> _TASK REQUIREMENTS_
Carry on the forum thread about local minima in neural network training, starting after its last post.

> _EXERCISE TEXT_
::::::::::
I feel less nervous with ODE (more robust) than with Hessians and gradients. But they might be unavoidable?

and ?

The counterpropagation network is a hybrid network. It consists of an outstar network and a competitive filter network. It was developed in 1986 by Robert Hecht-Nielsen. It is guaranteed to find the correct weights, unlike regular back propagation networks that can become trapped in local minimums during training.

This sounds reasonable but experts' opinions would be welcome.

I had that book in the 90, the Kohonen Network is a 1 hot encoder, very inefficient. At the time I worked in extended it to a m over n code and full 2^n code using a kernel trick to cast point into high dimensions. Learning was however very unstable.

If we have 100 samples drawn from some distribution and some flexible function, how would you fit that function to make it represent the distribution the samples came from? That's the basic statistical view you first need to understand before you can think about the local minima (which are not relevant in practice).

What would eg be the best fit in your opinion? Why would you want to fit it, why not just have a lookup table with your samples?

That's the basic statistical view you first need to understand before you can think about the local minima (which are not relevant in practice).
::::::::::
> _STORED DATA_
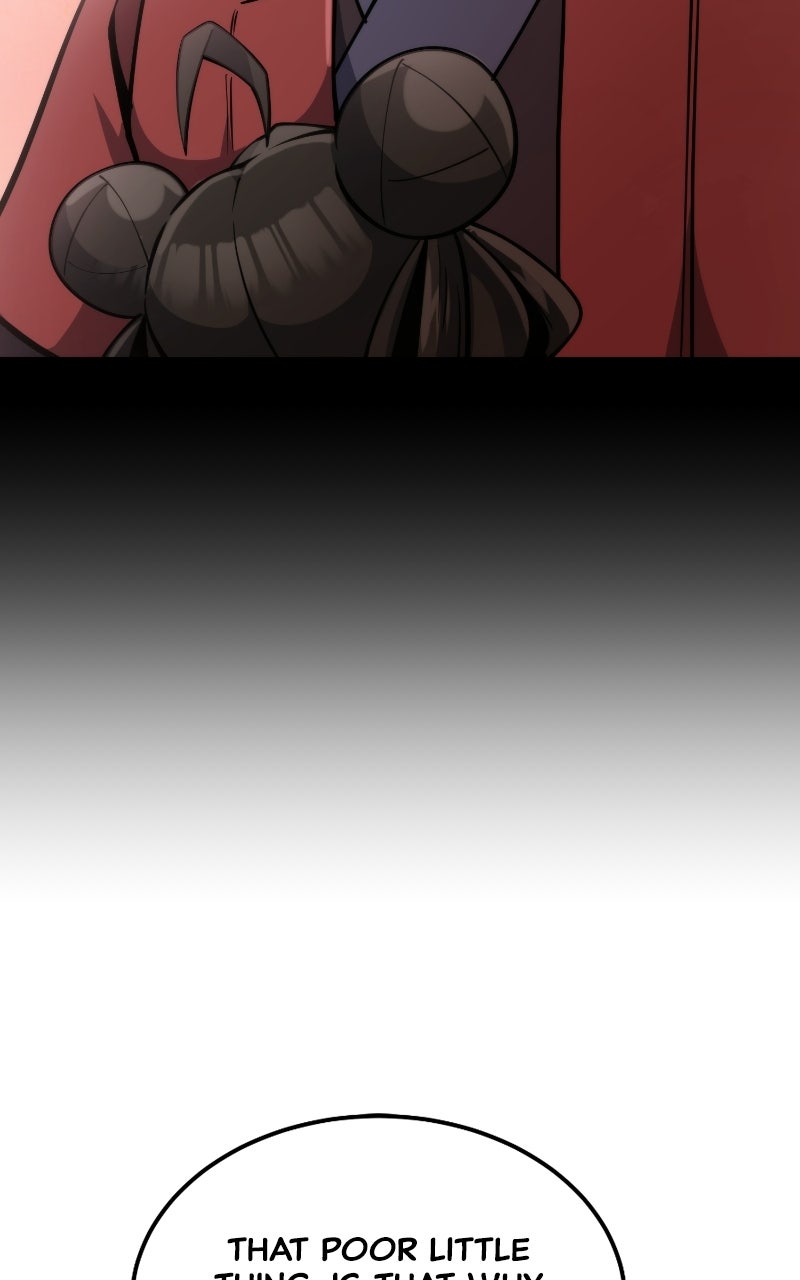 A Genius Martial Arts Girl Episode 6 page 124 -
::::::::::
> _TASK OUTPUT_
What's wrong with a global minimum? Or is some defence for the fact that gradient descent only finds local minima?

I asked this question about 5 times already but no answer to date. NN literature suggest locals are sub-optimal.

regular back propagation networks that can become trapped in local minimums during training.
What is this saying? Local minima are bad?

What's the dimension of a typical NN, ISayMoo? I presume it's high. Ergo, how many minima of either kind we can expect to find there? My another question seems similar to Cuchulainn's, in model selection (which is in a way what NNs do), the "best" model is bad, because it always promotes overfitting. Don't we have the same problem with a global minimum?

For example, an eggholder function? Not to mention yuge gradients.